> _INSTRUCTION A_
Answer these questions about the lentil soup recipe, one line each, marking your answers (i), (ii), (iii):
(i) Which ingredient does the recipe say is sometimes added for a bit of heat?
(ii) How many cloves of garlic does the ingredient list call for?
(iii) What kinds of lentils are listed, and in what amount?
> _INSTRUCTION B_
Set down the part of the lentil soup recipe starting with "1 lb. sweet" and going on through "more to taste)", without any changes.
> _INSTRUCTION C_
Supply the next part of the lentil soup recipe, picking up after its last line.

> _EXCERPT_

----------------

Moroccan Sweet Potato Lentil Soup

Moroccan Sweet Potato Lentil Soup” is a hearty and flavorful dish that embodies the rich, aromatic spices of Moroccan cuisine. This soup combines sweet potatoes and lentils as its base, creating a nutritious and filling meal. It’s seasoned with a blend of spices such as cumin, coriander, cinnamon, and sometimes harissa for a bit of heat, which adds depth and warmth to the dish. The inclusion of ingredients like carrots, onions, and garlic enhances its complexity and nutritional value. Often garnished with fresh herbs or a squeeze of lemon juice, this soup is a comforting bowl of sweet and savory flavors, making it a perfect choice for those seeking a wholesome and satisfying meal. Its vibrant colors and inviting aroma make it a delightful culinary experience that captures the essence of Moroccan cooking.

Ingredients:

1 lb. sweet potatoes, peeled and cubed into small pieces
1 cup carrots, chopped
1 cup onions, chopped
1 cup celery, chopped
1 red bell pepper, diced
6 cloves garlic, minced or pressed
1 ½ cups green or brown lentils, rinsed and picked over
1 ½ teaspoon EACH coriander AND cumin powder
1 teaspoon curry powder (or more to taste)

----------------

> _ENTRIES_
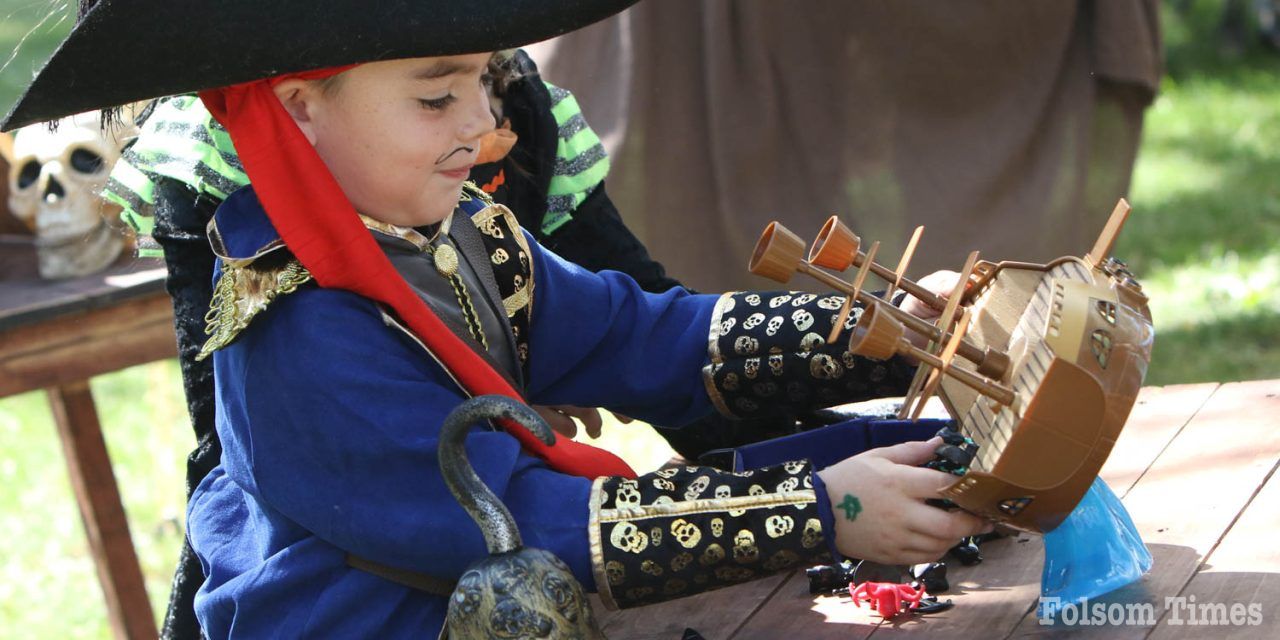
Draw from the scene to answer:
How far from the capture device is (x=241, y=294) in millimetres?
1682

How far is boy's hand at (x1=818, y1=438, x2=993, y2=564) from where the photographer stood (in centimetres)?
160

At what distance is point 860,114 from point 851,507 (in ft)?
8.38

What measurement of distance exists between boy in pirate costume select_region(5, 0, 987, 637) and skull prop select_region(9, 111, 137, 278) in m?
1.78

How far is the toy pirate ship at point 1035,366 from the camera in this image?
4.90ft

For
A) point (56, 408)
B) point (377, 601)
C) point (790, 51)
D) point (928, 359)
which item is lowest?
point (377, 601)

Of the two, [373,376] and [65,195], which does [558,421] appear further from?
[65,195]

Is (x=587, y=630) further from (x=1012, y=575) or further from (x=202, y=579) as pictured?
(x=202, y=579)

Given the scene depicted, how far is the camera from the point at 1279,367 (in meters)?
4.67

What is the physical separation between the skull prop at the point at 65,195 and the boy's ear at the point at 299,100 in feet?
5.81

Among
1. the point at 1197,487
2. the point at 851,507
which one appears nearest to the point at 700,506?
the point at 851,507

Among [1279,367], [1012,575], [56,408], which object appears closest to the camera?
[1012,575]

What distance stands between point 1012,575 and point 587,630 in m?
0.67

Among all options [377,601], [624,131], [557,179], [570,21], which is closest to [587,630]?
[377,601]

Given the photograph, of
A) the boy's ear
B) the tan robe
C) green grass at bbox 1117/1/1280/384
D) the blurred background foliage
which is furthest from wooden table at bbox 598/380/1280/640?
green grass at bbox 1117/1/1280/384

----------------

> _WRITTEN RESPONSE A_
(i) Harissa
(ii) 6 cloves
(iii) Green or brown lentils, 1 ½ cups

> _WRITTEN RESPONSE B_
1 lb. sweet potatoes, peeled and cubed into small pieces
1 cup carrots, chopped
1 cup onions, chopped
1 cup celery, chopped
1 red bell pepper, diced
6 cloves garlic, minced or pressed
1 ½ cups green or brown lentils, rinsed and picked over
1 ½ teaspoon EACH coriander AND cumin powder
1 teaspoon curry powder (or more to taste)

> _WRITTEN RESPONSE C_
½ teaspoon EACH smoked paprika, ground cinnamon, AND turmeric
⅛ teaspoon ground nutmeg
6-7 cups low sodium broth (vegetable or chicken)
2 ½ cups baby spinach, roughly chopped
¼ cup lemon juice or lemon wedges for serving

Directions:

Place the sweet potatoes, carrots, onions, celery, red bell pepper, garlic, lentils, spices, and 6 cups of broth into a slow cooker. Cover and cook on the low setting for 6-8 hours or on high for 4-6 hours. Check the lentils for doneness.
Place half the soup into a blender along with a little additional broth (½ cup or so) and blend till smoothish. Alternatively, you can use an immersion blender directly in the slow cooker but be sure to not blend all of the soup if you want it to have a chunkier texture.
Add the puree back into the slow cooker. Stir in the baby spinach and lemon juice. Cover the slow cooker, unplug it, and allow the ingredients to just hang out for 30 minutes or so until the spinach wilts down.
Season with salt, pepper, and curry powder to taste as desired. Thin with additional broth to desired consistency. Serve warm with whipped Greek yogurt, fried pita bread, and tons of fresh herbs (parsley or cilantro) on top!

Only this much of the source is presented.